- **WHAT THIS TASK INVOLVES**: Across the records that follow, give the number of lines containing the word "scientific" and nothing else.

- **RECORDS TO USE**:
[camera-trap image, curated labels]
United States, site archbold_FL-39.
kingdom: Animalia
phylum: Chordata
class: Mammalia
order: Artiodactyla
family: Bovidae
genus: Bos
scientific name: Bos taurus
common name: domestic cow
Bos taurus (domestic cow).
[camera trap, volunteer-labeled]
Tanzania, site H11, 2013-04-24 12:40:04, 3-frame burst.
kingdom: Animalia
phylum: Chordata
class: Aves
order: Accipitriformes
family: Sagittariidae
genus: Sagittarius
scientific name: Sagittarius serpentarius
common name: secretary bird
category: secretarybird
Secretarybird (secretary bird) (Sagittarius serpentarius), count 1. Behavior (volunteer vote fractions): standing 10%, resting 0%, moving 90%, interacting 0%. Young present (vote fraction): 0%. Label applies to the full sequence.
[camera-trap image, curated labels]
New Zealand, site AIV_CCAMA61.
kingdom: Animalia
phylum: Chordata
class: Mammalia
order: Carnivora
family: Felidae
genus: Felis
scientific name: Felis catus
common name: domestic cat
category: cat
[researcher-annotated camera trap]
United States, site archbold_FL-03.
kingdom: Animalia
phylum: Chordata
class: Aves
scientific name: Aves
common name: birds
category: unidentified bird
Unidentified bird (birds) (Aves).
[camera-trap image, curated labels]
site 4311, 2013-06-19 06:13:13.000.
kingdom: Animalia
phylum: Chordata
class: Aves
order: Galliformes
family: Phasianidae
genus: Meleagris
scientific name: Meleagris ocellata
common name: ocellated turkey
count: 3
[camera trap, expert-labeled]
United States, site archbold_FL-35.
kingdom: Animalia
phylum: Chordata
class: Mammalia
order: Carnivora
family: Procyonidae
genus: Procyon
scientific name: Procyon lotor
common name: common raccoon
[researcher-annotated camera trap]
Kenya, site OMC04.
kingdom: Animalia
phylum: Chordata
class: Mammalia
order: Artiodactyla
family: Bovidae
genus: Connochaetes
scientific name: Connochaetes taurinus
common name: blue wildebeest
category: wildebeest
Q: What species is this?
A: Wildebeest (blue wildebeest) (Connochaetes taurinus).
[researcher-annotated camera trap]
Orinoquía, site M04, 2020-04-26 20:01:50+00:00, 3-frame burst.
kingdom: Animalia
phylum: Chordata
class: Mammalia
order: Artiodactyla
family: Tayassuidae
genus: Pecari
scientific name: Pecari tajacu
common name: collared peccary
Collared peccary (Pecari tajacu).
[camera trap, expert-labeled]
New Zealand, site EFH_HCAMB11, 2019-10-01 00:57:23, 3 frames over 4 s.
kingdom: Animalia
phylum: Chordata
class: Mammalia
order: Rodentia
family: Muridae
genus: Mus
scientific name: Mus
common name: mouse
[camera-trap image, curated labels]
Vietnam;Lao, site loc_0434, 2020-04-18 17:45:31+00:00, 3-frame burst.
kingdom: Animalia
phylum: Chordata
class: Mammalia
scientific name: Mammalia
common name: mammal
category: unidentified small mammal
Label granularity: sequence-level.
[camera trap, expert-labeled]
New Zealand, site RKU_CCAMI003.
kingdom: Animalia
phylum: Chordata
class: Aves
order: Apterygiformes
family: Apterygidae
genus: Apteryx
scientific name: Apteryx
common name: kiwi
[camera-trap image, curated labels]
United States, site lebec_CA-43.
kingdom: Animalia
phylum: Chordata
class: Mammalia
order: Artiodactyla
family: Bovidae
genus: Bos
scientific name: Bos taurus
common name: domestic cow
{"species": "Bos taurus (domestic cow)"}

- **RESPONSE AREA**: 12